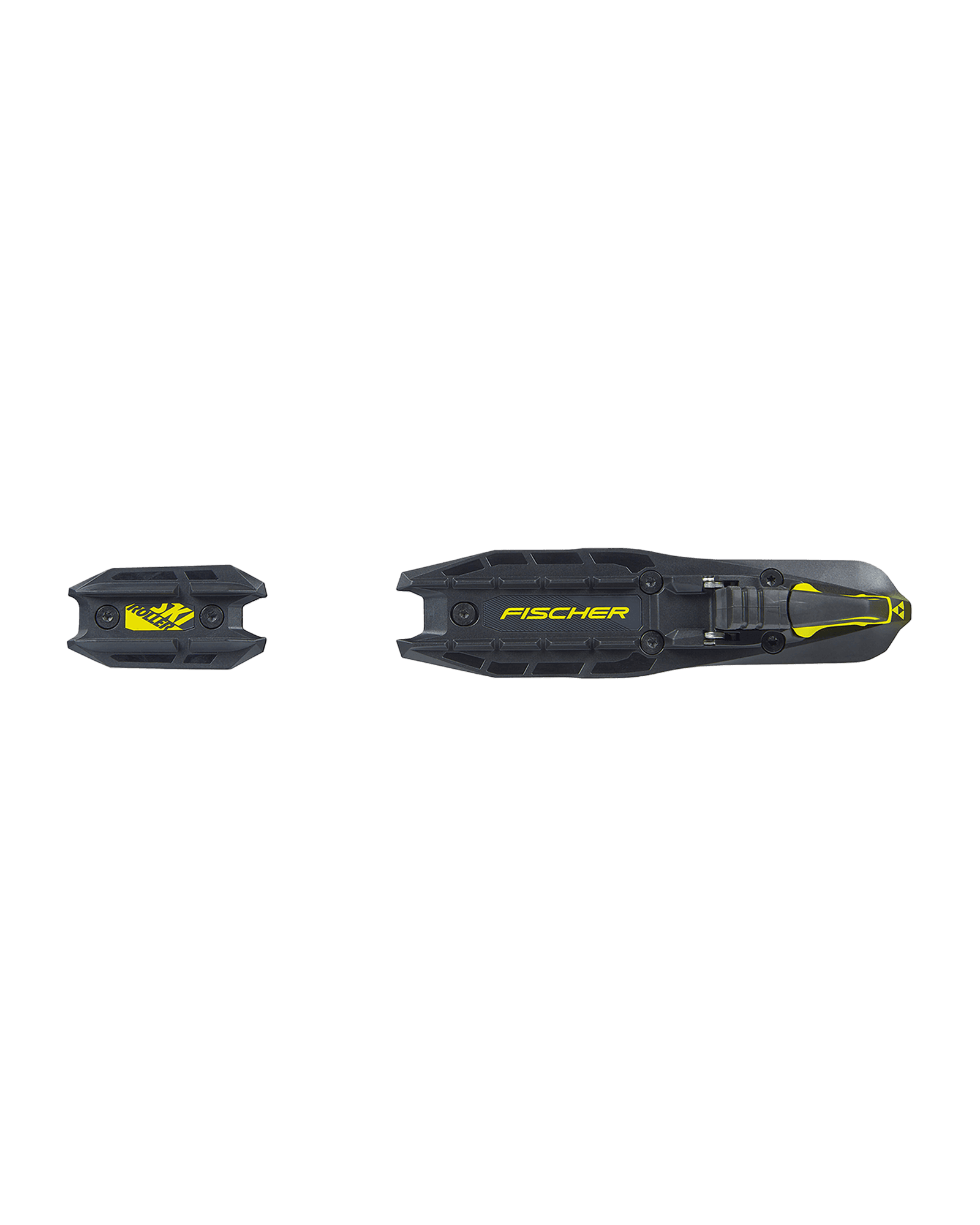 Rollerski Skate Black/Yellow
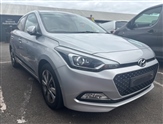 Used Hyundai I20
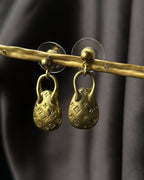 LV Handbag Earrings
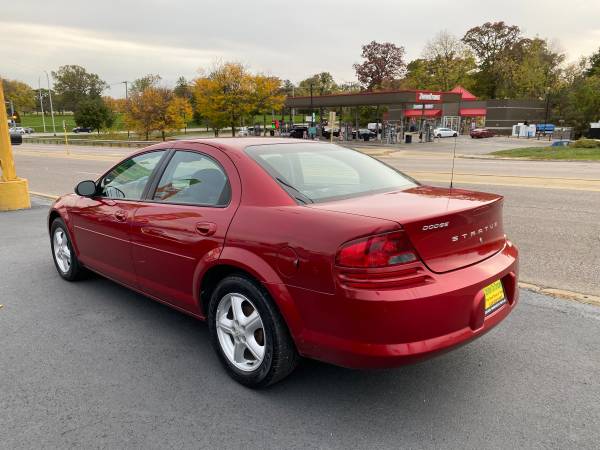 2004 Dodge Stratus SXT 4 Door ONLY 71,000 Miles - cars & trucks - by... for sale in North Aurora, IL – photo 9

• [Goal of the exercise]
Your copy must repeat the data word for word and show none of its images.

• [Written solution]
 Rollerski Skate Black/Yellow
 Used Hyundai I20
 LV Handbag Earrings
 2004 Dodge Stratus SXT 4 Door ONLY 71,000 Miles - cars & trucks - by... for sale in North Aurora, IL – photo 9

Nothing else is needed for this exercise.